O
lançamento oficial da Aliança Global contra a Fome e a Pobreza está previsto
para ocorrer de forma paralela à Cúpula de Líderes do
G20, marcada para começar no dia 18 de novembro. Após o lançamento
formal, ela será administrada por uma estrutura internacional com escritórios
previstos em Roma, Adis Abeba (Etiópia), Bangkok (Tailândia), Brasília e
Washington.
Especialistas
ouvidos pela Agência Brasil veem com bons olhos a aliança, mas
alertam para os desafios que ela precisa superar para ser, de fato, efetiva.
Duas questões são centrais: que os países adotem medidas de longo prazo, que
gerem resultados contínuos, e que haja inclusão da sociedade civil na
implantação das políticas.
Sobre
o primeiro ponto, o professor Renato Sérgio Maluf, da Universidade Federal
Rural do Rio de Janeiro (UFRRJ), defende que as ações tragam uma visão mais
ampla e sistemática de direitos humanos. Ele também é coordenador do Centro de
Referência em Soberania e Segurança Alimentar e Nutricional (Ceresan).
“É
importante evitar políticas implementadas de maneira assistencialista, com
perspectiva de curto prazo, emergenciais, que não priorizam ações mais
estruturantes”, diz o professor.
“Programas
contra fome e pobreza precisam focar na superação das desigualdades. Não é
simplesmente transferência de renda ou doação de alimentos. Você não explica os
êxitos que o Brasil teve nesse tema sem considerar o papel da recuperação do
emprego, a política de valorização do salário mínimo e a introdução de vários
direitos sociais”, completa Renato Maluf.
Sobre
a participação efetiva da sociedade, Renato Maluf lembra que ela depende muito
dos aspectos políticos e sociais de cada país. Em outras palavras, o quanto de
liberdade cada povo tem na luta e reivindicação por direitos.
“A
metodologia brasileira nesse campo tem um componente muito importante que é a
participação social. E isso você não transfere. Isso depende das dinâmicas mais
ou menos democráticas de cada país. Nós temos aqui uma crença muito
estabelecida do papel dos movimentos sociais. Esperamos que a plataforma seja
também estimuladora de processos desse tipo de participação”, analisa Maluf.
Para
Mariana Santarelli, coordenadora na FIAN Brasil, organização de direitos
humanos que advoga pelo direito à alimentação e nutrição adequadas, o grande
trunfo do país na promoção da aliança é a experiência acumulada em décadas no
combate à fome e à pobreza.
“Por
incrível que pareça, a gente vê que, mesmo nos países do Norte Global, não há
políticas tão eficientes voltadas para a garantia do direito à alimentação.
________________
- _Tarefa a cumprir_:
Transcreva, do texto acima sobre a Aliança Global contra a Fome e a Pobreza, o trecho que começa em "Especialistas" e vai até "implantação das políticas.", inclusive.

- _Trechos dos dados_:
________________
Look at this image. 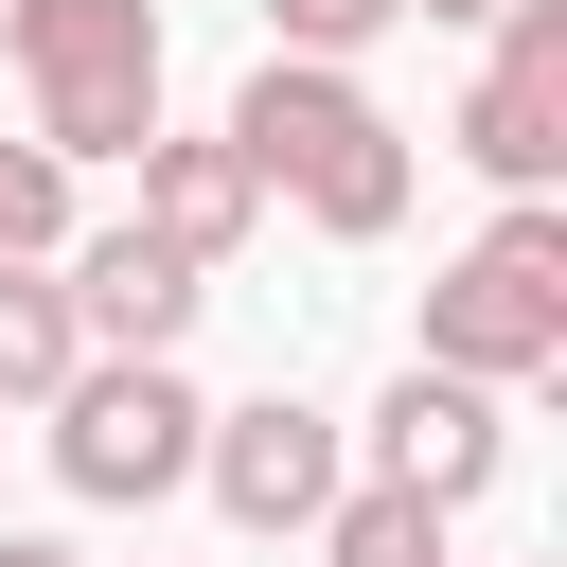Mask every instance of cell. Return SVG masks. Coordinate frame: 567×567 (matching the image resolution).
Segmentation results:
<instances>
[{"mask_svg": "<svg viewBox=\"0 0 567 567\" xmlns=\"http://www.w3.org/2000/svg\"><path fill=\"white\" fill-rule=\"evenodd\" d=\"M0 567H89V549H53V532H0Z\"/></svg>", "mask_w": 567, "mask_h": 567, "instance_id": "obj_14", "label": "cell"}, {"mask_svg": "<svg viewBox=\"0 0 567 567\" xmlns=\"http://www.w3.org/2000/svg\"><path fill=\"white\" fill-rule=\"evenodd\" d=\"M195 301H213V266H177L159 230H89V248H71V337H89V354H177Z\"/></svg>", "mask_w": 567, "mask_h": 567, "instance_id": "obj_8", "label": "cell"}, {"mask_svg": "<svg viewBox=\"0 0 567 567\" xmlns=\"http://www.w3.org/2000/svg\"><path fill=\"white\" fill-rule=\"evenodd\" d=\"M71 354H89V337H71V284H53V266H0V408H53Z\"/></svg>", "mask_w": 567, "mask_h": 567, "instance_id": "obj_11", "label": "cell"}, {"mask_svg": "<svg viewBox=\"0 0 567 567\" xmlns=\"http://www.w3.org/2000/svg\"><path fill=\"white\" fill-rule=\"evenodd\" d=\"M408 0H266V53H372Z\"/></svg>", "mask_w": 567, "mask_h": 567, "instance_id": "obj_13", "label": "cell"}, {"mask_svg": "<svg viewBox=\"0 0 567 567\" xmlns=\"http://www.w3.org/2000/svg\"><path fill=\"white\" fill-rule=\"evenodd\" d=\"M425 372H478V390L567 372V213H549V195H514V213L425 284Z\"/></svg>", "mask_w": 567, "mask_h": 567, "instance_id": "obj_2", "label": "cell"}, {"mask_svg": "<svg viewBox=\"0 0 567 567\" xmlns=\"http://www.w3.org/2000/svg\"><path fill=\"white\" fill-rule=\"evenodd\" d=\"M0 35L35 71V142L53 159L159 142V0H0Z\"/></svg>", "mask_w": 567, "mask_h": 567, "instance_id": "obj_3", "label": "cell"}, {"mask_svg": "<svg viewBox=\"0 0 567 567\" xmlns=\"http://www.w3.org/2000/svg\"><path fill=\"white\" fill-rule=\"evenodd\" d=\"M496 461H514V443H496V390L408 354V372H390V408H372V478H408V496H443V514H461V496H496Z\"/></svg>", "mask_w": 567, "mask_h": 567, "instance_id": "obj_7", "label": "cell"}, {"mask_svg": "<svg viewBox=\"0 0 567 567\" xmlns=\"http://www.w3.org/2000/svg\"><path fill=\"white\" fill-rule=\"evenodd\" d=\"M230 159H248L266 195H301L337 248H372V230L408 213V124H390L337 53H266L248 106H230Z\"/></svg>", "mask_w": 567, "mask_h": 567, "instance_id": "obj_1", "label": "cell"}, {"mask_svg": "<svg viewBox=\"0 0 567 567\" xmlns=\"http://www.w3.org/2000/svg\"><path fill=\"white\" fill-rule=\"evenodd\" d=\"M319 567H443V496H408V478H337V496H319Z\"/></svg>", "mask_w": 567, "mask_h": 567, "instance_id": "obj_10", "label": "cell"}, {"mask_svg": "<svg viewBox=\"0 0 567 567\" xmlns=\"http://www.w3.org/2000/svg\"><path fill=\"white\" fill-rule=\"evenodd\" d=\"M124 159H142V230H159L177 266H230V248H248L266 177L230 159V124H213V142H124Z\"/></svg>", "mask_w": 567, "mask_h": 567, "instance_id": "obj_9", "label": "cell"}, {"mask_svg": "<svg viewBox=\"0 0 567 567\" xmlns=\"http://www.w3.org/2000/svg\"><path fill=\"white\" fill-rule=\"evenodd\" d=\"M53 248H71V159L0 142V266H53Z\"/></svg>", "mask_w": 567, "mask_h": 567, "instance_id": "obj_12", "label": "cell"}, {"mask_svg": "<svg viewBox=\"0 0 567 567\" xmlns=\"http://www.w3.org/2000/svg\"><path fill=\"white\" fill-rule=\"evenodd\" d=\"M195 478H213V514H230V532H319V496H337V425H319L301 390L213 408V425H195Z\"/></svg>", "mask_w": 567, "mask_h": 567, "instance_id": "obj_6", "label": "cell"}, {"mask_svg": "<svg viewBox=\"0 0 567 567\" xmlns=\"http://www.w3.org/2000/svg\"><path fill=\"white\" fill-rule=\"evenodd\" d=\"M195 372L177 354H71L53 372V478L89 496V514H142V496H177L195 478Z\"/></svg>", "mask_w": 567, "mask_h": 567, "instance_id": "obj_4", "label": "cell"}, {"mask_svg": "<svg viewBox=\"0 0 567 567\" xmlns=\"http://www.w3.org/2000/svg\"><path fill=\"white\" fill-rule=\"evenodd\" d=\"M461 159L496 195H549V159H567V0H496V71L461 89Z\"/></svg>", "mask_w": 567, "mask_h": 567, "instance_id": "obj_5", "label": "cell"}, {"mask_svg": "<svg viewBox=\"0 0 567 567\" xmlns=\"http://www.w3.org/2000/svg\"><path fill=\"white\" fill-rule=\"evenodd\" d=\"M408 18H443V35H478V18H496V0H408Z\"/></svg>", "mask_w": 567, "mask_h": 567, "instance_id": "obj_15", "label": "cell"}]
</instances>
________________
- _Resposta ao exercício_:
Especialistas
ouvidos pela Agência Brasil veem com bons olhos a aliança, mas
alertam para os desafios que ela precisa superar para ser, de fato, efetiva.
Duas questões são centrais: que os países adotem medidas de longo prazo, que
gerem resultados contínuos, e que haja inclusão da sociedade civil na
implantação das políticas.